### TAREFA PROPOSTA
Dê continuidade à entrevista sobre a lista de doenças de notificação obrigatória no Brasil, começando logo depois da última frase mostrada.

CISS - Quais os critérios que o MAPA usa para estabelecer a lista de doenças de notificação obrigatória no Brasil?

Márcia Mourão - A lista de doenças de notificação ao Serviço Veterinário Oficial é baseada na Lista de Doenças da OIE, e se encontra publicada na IN MAPA nº 50/2013.
As doenças incluídas na Lista da OIE são aquelas que atendam os seguintes critérios: risco comprovado de disseminação internacional e que existam países livres dessa doença; além de: transmissão natural aos seres humanos, com graves consequências; ou morbidade/mortalidade significativas em populações de animais domésticos; ou evidência científica de que cause morbidade/mortalidade significativas em populações de animais domésticos ou silvestres; e que haja meios de detecção e diagnóstico confiáveis  e definição de caso clara, que permita identificá-la corretamente e diferenciá-la de outras doenças.

### INFORMAÇÕES APRESENTADAS
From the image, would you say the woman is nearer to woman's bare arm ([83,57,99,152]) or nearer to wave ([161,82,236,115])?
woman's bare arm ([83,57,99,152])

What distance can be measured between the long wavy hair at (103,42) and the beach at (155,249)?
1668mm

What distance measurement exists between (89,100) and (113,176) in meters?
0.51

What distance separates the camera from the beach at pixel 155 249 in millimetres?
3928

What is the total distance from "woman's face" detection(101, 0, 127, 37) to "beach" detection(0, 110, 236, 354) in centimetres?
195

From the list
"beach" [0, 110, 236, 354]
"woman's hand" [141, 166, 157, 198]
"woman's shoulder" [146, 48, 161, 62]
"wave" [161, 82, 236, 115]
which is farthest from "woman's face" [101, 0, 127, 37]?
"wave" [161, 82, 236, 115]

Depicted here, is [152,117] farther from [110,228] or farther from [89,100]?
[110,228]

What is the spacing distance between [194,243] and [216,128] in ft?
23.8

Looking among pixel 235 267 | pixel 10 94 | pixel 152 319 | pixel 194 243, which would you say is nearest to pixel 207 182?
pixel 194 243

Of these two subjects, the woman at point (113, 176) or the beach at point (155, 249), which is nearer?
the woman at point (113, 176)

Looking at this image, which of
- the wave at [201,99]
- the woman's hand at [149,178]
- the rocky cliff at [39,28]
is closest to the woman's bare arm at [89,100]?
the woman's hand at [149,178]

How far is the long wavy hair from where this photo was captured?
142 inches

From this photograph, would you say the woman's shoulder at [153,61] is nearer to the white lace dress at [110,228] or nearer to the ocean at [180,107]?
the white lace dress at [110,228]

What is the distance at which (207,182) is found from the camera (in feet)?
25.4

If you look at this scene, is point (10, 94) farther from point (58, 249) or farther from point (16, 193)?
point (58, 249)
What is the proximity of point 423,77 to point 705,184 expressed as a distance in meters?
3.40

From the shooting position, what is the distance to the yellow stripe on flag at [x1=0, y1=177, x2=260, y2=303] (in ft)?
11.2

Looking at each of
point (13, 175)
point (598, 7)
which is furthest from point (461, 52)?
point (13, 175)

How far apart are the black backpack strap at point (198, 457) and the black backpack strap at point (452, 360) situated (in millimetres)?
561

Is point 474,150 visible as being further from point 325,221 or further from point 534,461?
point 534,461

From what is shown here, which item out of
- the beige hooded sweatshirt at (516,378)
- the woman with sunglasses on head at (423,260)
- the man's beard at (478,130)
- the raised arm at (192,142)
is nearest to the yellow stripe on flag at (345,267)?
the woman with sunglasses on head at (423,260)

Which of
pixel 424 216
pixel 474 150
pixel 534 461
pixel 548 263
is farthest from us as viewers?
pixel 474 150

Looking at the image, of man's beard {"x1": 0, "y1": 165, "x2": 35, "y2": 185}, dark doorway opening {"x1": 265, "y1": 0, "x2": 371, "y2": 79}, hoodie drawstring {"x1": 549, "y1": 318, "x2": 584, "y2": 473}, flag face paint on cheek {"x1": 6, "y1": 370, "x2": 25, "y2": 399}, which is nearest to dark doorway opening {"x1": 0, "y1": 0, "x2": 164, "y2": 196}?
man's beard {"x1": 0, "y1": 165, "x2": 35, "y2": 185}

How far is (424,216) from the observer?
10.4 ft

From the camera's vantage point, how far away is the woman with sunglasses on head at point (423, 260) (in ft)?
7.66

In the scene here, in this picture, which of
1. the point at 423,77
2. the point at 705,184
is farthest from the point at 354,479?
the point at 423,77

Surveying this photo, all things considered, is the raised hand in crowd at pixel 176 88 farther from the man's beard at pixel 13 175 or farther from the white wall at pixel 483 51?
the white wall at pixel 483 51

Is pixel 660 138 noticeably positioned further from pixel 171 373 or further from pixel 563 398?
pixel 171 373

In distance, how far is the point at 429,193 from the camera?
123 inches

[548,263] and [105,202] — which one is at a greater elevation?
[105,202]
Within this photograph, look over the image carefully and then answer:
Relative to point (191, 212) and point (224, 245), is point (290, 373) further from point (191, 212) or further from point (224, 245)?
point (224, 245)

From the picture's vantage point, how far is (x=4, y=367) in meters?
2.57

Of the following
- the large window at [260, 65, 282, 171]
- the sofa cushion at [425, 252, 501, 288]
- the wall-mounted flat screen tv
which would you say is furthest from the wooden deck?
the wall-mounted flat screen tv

---

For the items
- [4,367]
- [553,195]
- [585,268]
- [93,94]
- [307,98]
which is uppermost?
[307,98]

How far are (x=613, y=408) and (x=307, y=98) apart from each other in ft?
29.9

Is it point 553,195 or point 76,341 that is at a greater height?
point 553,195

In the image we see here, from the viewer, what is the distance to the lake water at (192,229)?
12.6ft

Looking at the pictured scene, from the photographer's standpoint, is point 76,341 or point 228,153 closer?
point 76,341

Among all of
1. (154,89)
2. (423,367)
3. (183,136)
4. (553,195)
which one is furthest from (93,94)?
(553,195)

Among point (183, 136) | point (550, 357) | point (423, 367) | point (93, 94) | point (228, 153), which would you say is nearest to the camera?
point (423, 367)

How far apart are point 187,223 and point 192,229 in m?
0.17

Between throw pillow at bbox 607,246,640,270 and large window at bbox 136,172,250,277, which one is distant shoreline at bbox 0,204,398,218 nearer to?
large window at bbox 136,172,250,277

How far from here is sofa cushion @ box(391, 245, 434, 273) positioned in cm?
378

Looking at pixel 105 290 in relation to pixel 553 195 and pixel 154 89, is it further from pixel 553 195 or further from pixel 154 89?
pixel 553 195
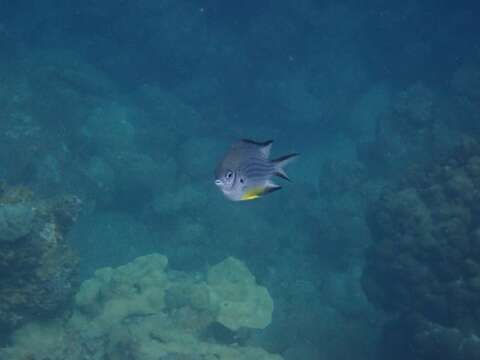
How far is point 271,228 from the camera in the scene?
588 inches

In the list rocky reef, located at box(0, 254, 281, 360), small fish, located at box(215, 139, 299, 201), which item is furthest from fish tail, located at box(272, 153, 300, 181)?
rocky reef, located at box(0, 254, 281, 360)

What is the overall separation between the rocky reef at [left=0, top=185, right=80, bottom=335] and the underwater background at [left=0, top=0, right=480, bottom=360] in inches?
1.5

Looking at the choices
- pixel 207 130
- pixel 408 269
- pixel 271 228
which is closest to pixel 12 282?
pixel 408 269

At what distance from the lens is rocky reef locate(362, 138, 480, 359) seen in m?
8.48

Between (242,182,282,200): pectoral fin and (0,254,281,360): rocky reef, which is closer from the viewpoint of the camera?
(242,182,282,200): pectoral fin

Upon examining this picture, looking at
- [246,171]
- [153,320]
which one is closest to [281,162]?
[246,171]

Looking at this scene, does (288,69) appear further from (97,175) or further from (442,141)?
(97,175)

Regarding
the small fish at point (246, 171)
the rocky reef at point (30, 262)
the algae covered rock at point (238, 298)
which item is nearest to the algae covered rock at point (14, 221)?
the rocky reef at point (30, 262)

### RESPOSTA AO EXERCÍCIO
Além desses critérios, na elaboração e classificação da Lista nacional as doenças foram selecionadas considerando também:

• presença ou ausência da doença no País, zona ou unidade federativa;

• existência de programa sanitário oficial para prevenção, controle ou erradicação;

• impacto na pecuária e comércio de animais, seus produtos e subprodutos;

• importância estratégica para a produção pecuária nacional; e

• compromissos de certificação sanitária internacional.

A classificação levou à definição de quatro categorias conforme prazo de notificação:

Categoria 1: doenças erradicadas ou nunca registradas no País, que requerem notificação imediata de caso suspeito ou diagnóstico laboratorial

Categoria 2: doenças que requerem notificação imediata de qualquer caso suspeito

Categoria 3: doenças que requerem notificação imediata de qualquer caso confirmado

Categoria 4: doenças que requerem notificação mensal de qualquer caso confirmados.

CISS - E os animais silvestres neste contexto?

Márcia Mourão - Todas as doenças da lista são notificáveis tanto se ocorrerem nas espécies animais em que figuram na Lista, como em espécies silvestres, principalmente as doenças de notificação imediata.

CISS - Como a OIE está organizada no Brasil?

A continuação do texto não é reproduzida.